I’ve actually talked about Automattic before (mainly here) and how well they handled a wide scale outage with Akismet. I’ve heard good things about them from just reading the major blogs as well as from friends who use WordPress and Akismet on a wide scale.

I recently had a very good experience with the company. For some resaon, the Akismet on my blog just stopped working. As usual, I assumed the problem was my fault. I tried troubleshooting it, but spam kept going through.

I went over to Akismet’s site and submitted a support ticket. I didn’t expect to recieve a response, but I was wrong – within about 24 hours I recieved a response from Matt Mullenweg (who is the founding developer of WordPress) telling me there was a problem with the key I was using, that it had been fixed, and to contact him if the problem kept on happening. Boom, it was fixed. Not one spam has gotten through to my comments since. Impressive, eh?

To add to this post I have an interview with Toni Schneider, who is the CEO of Automattic. A former executive at Yahoo, he joined Automattic earlier this year (January 2006) and provided some great answers to my questions.

Question 1: How do you think blogging has affected customer service?
Answer: Blogs provide a great new way for companies to connect with their customers. Blogs are used to announce new features and upgrades, gather and respond to feedback, and generally create a better and more direct connection between companies and customers. All of those things help a great deal in improving customer service.

Question 2: Automattic provides support to more than 500,000 WordPress.com users. What challenges do you guys regularly encounter and how do you deal with them?
Answer: We’re lucky to have a tremendous primary support person with great backup from the entire Automattic team. We personally respond to everyone who needs help. The challenge is to keep doing that and to make sure the entire team stays involved in the support process. Support is a great way to stay in close touch with our customers’ needs, so it’s key that the whole team be part of it.

Question 3: What about the support that Automattic provides to enterprise users for Akismet and through your Support Network? How is that different than support to the average user? How is it similar?
Answer: Enterprise support is more technical with questions about scaling or developing plugins. Consumer support is more about the general usage of the product, how to personalize your blog or add photos, etc.
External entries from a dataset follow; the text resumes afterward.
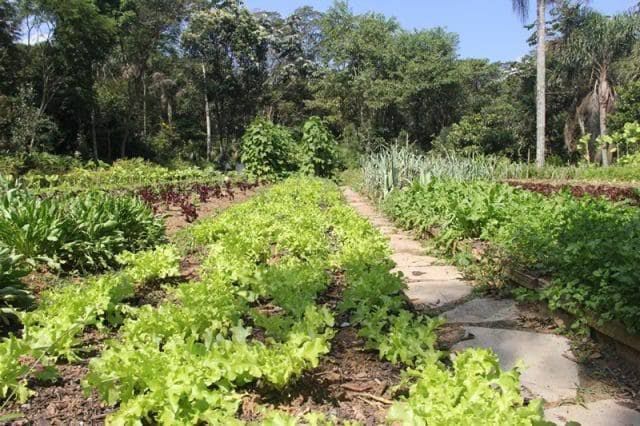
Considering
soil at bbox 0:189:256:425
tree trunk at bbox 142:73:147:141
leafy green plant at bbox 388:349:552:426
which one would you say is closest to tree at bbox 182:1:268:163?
tree trunk at bbox 142:73:147:141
Question 4: Automattic seems to monitor the blogosphere and be very responsive to bloggers. Any tips for companies on how best to do these two things?
Answer: Two things: First is to publish a blog and be part of the conversation, that’s how you keep your finger on the pulse. Second is to have alerts and RSS feeds setup for mentions of your products and company and empower everyone on your team to respond when things come up.

Question 5: WordPress has a huge community. What suggestions do you have for companies wishing to use a community to their advantage when providing customer service?
Answer: I’d say treat your customers not as users of your product, but as collaborators in creating and supporting your product. Also, take your time and be thoughtful and respectful when building a community.

Question 6: Your company seems to be very laid back, what effect do you think this has had on the customer service you provide?
Answer: We try to keep things simple and strip away a lot of the trappings of bigger companies. When it comes to customer service this manifests itself in a few ways. For example, we try and stay away from impersonal support systems and canned or automated responses. Instead, we personally talk to our users. And we don’t think of customer service as something that should be outsourced to some other team. The people who are building a product should be in direct touch with their customers, instead of having some anonymous product manager making decisions while leaving the actual customer support and interaction to someone else.